Historisch gesehen war Lyons Beziehung zu den Champions-League-Qualifikationsspielen gemischt. Der Club meisterte ähnliche Wege in den Spielzeiten 2014-15 und 2015-16 und erreichte beide Male nach Playoff-Siegen erfolgreich die Gruppenphase. In jüngerer Zeit maskierte eine direkte Teilnahme zugrunde liegende Schwächen. Jetzt ist eine schnelle Anpassung an Fonsecas Philosophie gefragt, die strukturierten Aufbau und defensive Stabilität betont – Qualitäten, die im K.o.-Fußball getestet werden. Die Auslosung am 20. Juli wird nicht nur die Gegner benennen, sondern auch die Saisonvorbereitung prägen: Freundschaftsspiele, Trainingslager und Transfergeschäfte werden alle auf die spezifischen taktischen Herausforderungen abgestimmt. Das Rekrutierungsteam des Clubs, geführt von John Textors Eagle Football Group, muss Ambition und Pragmatismus in Einklang bringen, wohlwissend, dass eine schlechte Leistung monatelange Arbeit zunichte machen könnte.

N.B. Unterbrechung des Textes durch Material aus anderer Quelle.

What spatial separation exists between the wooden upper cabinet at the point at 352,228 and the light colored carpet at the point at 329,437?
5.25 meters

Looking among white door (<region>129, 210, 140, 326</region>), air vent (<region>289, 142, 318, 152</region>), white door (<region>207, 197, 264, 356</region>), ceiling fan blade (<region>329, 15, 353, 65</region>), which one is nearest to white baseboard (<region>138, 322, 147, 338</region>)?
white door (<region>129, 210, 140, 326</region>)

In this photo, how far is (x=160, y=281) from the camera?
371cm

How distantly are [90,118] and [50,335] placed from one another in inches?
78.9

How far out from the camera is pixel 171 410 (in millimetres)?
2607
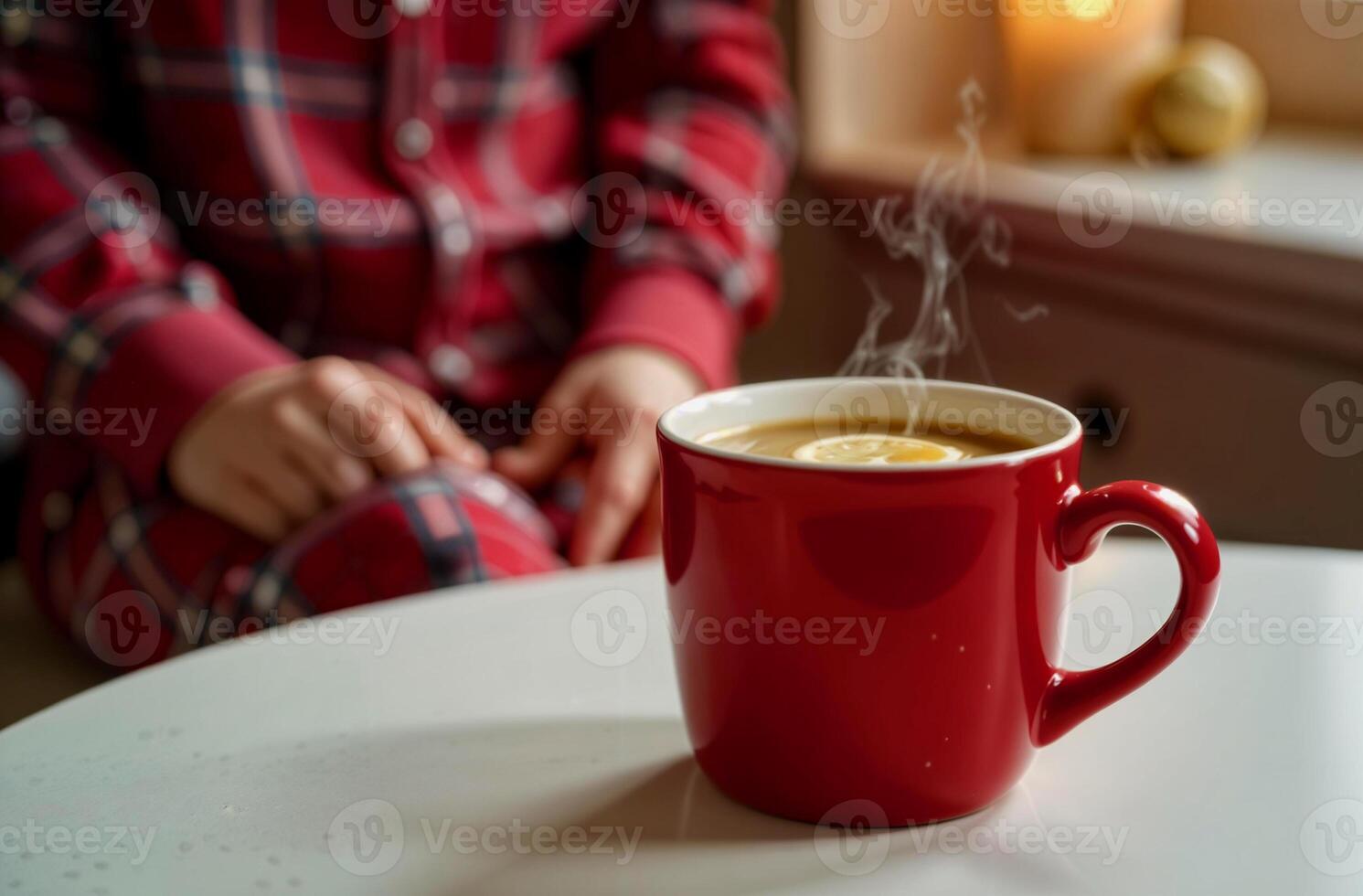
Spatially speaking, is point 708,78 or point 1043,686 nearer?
point 1043,686

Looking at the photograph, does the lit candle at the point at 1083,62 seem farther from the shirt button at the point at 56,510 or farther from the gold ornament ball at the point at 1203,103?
the shirt button at the point at 56,510

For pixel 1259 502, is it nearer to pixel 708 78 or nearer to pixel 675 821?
pixel 708 78

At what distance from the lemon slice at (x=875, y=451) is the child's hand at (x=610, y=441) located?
34cm

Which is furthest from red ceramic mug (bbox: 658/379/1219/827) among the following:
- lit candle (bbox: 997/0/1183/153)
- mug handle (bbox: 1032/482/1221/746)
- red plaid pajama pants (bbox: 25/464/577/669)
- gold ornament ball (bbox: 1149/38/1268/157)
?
lit candle (bbox: 997/0/1183/153)

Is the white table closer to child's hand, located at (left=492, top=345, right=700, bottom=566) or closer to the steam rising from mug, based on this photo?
the steam rising from mug

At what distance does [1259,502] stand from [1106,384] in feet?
0.67

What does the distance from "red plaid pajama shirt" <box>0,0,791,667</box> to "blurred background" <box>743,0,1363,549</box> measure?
27cm

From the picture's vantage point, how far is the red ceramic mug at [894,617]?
36cm

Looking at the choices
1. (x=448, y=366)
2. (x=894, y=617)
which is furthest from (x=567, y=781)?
(x=448, y=366)

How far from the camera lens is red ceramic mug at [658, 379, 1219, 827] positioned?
1.17 ft

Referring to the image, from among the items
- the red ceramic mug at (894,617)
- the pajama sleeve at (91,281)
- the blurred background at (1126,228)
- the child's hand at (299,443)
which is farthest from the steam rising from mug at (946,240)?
the pajama sleeve at (91,281)

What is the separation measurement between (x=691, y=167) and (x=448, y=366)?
25cm

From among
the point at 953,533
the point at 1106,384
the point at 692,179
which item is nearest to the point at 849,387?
the point at 953,533

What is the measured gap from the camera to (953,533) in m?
0.36
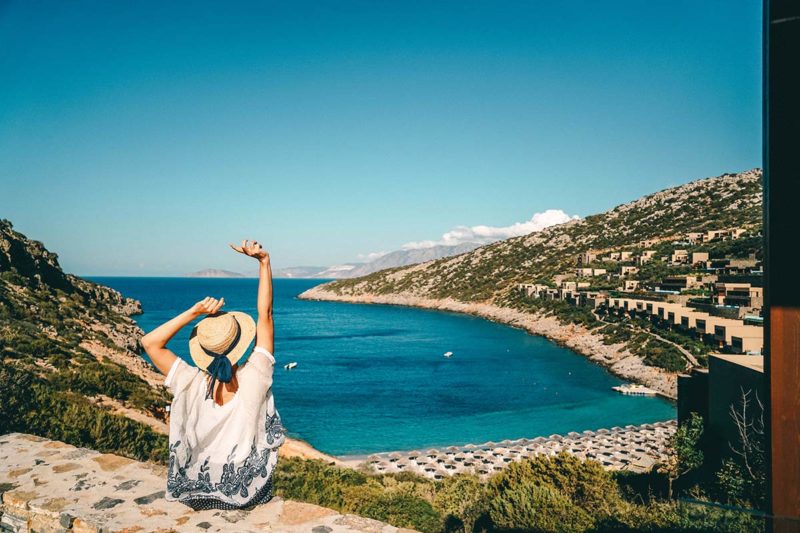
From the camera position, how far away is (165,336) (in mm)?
2699

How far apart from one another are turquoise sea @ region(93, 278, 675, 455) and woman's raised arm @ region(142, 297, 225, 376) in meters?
15.4

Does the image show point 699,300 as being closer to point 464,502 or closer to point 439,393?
point 439,393

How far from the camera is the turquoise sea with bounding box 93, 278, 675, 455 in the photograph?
1972 centimetres

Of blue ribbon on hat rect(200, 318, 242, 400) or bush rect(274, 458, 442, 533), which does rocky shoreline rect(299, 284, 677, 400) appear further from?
blue ribbon on hat rect(200, 318, 242, 400)

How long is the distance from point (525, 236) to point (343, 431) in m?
69.3

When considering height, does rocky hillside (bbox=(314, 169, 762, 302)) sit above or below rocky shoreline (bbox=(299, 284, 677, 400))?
above

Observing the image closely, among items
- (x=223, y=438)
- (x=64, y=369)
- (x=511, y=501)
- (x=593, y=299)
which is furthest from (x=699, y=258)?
(x=223, y=438)

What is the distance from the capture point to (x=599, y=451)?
49.8ft

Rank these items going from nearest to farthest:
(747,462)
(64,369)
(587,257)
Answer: (747,462) < (64,369) < (587,257)

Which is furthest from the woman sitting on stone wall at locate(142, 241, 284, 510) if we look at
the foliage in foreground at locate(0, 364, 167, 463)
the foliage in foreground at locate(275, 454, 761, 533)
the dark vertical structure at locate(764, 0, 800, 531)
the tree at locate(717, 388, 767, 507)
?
the tree at locate(717, 388, 767, 507)

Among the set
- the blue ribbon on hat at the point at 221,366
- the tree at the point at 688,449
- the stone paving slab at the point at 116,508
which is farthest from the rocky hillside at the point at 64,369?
the tree at the point at 688,449

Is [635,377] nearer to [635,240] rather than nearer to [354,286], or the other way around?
[635,240]

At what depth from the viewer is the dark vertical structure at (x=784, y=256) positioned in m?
1.61

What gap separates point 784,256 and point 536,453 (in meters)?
12.6
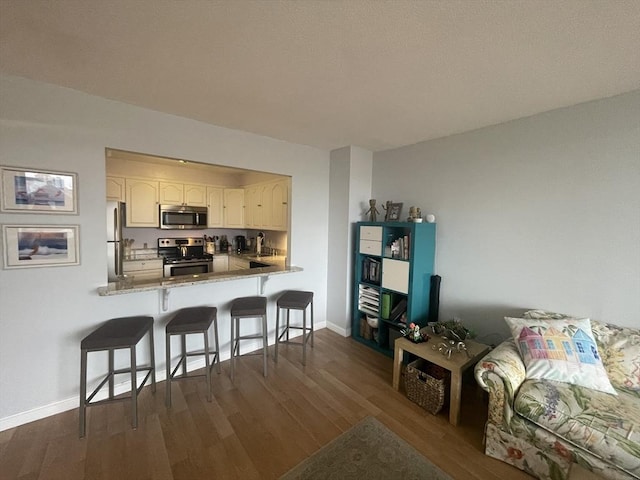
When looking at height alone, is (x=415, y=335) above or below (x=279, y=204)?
below

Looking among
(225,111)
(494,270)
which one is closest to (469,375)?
(494,270)

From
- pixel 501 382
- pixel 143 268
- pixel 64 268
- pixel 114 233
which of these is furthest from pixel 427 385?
pixel 143 268

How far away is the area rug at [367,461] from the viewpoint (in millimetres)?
1569

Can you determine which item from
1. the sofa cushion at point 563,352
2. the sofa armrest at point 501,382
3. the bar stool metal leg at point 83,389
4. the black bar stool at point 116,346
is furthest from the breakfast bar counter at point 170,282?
the sofa cushion at point 563,352

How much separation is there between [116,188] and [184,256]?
1.43m

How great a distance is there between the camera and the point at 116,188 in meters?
3.82

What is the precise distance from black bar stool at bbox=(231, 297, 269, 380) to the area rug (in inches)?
39.6

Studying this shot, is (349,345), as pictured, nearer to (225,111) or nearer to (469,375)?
(469,375)

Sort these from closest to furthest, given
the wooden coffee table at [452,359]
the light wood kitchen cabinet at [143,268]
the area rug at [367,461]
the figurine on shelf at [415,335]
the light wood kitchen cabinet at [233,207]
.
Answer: the area rug at [367,461], the wooden coffee table at [452,359], the figurine on shelf at [415,335], the light wood kitchen cabinet at [143,268], the light wood kitchen cabinet at [233,207]

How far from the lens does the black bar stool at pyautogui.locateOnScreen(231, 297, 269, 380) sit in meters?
2.47

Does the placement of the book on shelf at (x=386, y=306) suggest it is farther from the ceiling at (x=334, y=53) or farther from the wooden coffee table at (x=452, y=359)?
the ceiling at (x=334, y=53)

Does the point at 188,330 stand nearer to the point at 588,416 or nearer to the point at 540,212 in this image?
the point at 588,416

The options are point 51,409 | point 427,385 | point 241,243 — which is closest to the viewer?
point 51,409

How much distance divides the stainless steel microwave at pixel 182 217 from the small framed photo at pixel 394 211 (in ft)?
10.4
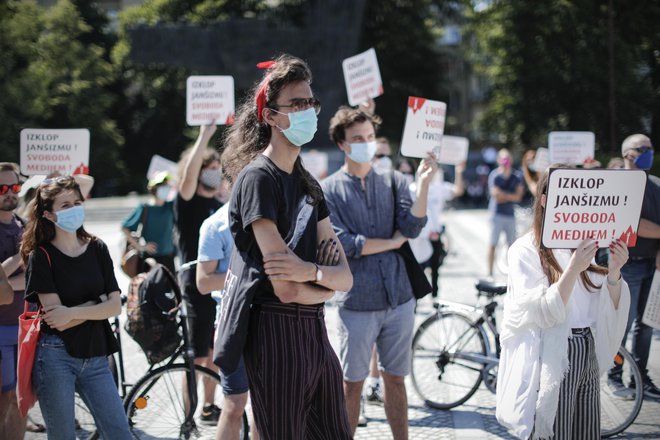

Über Lyon hinaus erstrecken sich die Einsätze auf den Koeffizientenkampf des französischen Fußballs. Da die Niederlande und Portugal ihnen im Nacken sitzen, könnte jeder in der Qualifikation geholte Punkt im Wettlauf um zusätzliche Champions-League-Plätze in der Zukunft entscheidend sein. Lyons Fortschritt oder dessen Fehlen wird sich auf das kollektive Standing der Ligue 1 auswirken. Die Liga braucht alle ihre Vertreter in Topform, besonders da das neue Schweizer Modell der Champions League tiefere Kader und konstante Ergebnisse verlangt. Für Fonseca ist die Herausforderung klar: einen Weg an sechs potenziellen Stolpersteinen vorbei zu bahnen, dann ein Playoff zu meistern, während er ein Team aufbaut, das national konkurrieren kann. Der Sommer der Unruhe hat gerade erst begonnen, und der 20. Juli markiert den ersten echten Test für Lyons Entschlossenheit. Basierend auf Berichten von L'Equipe.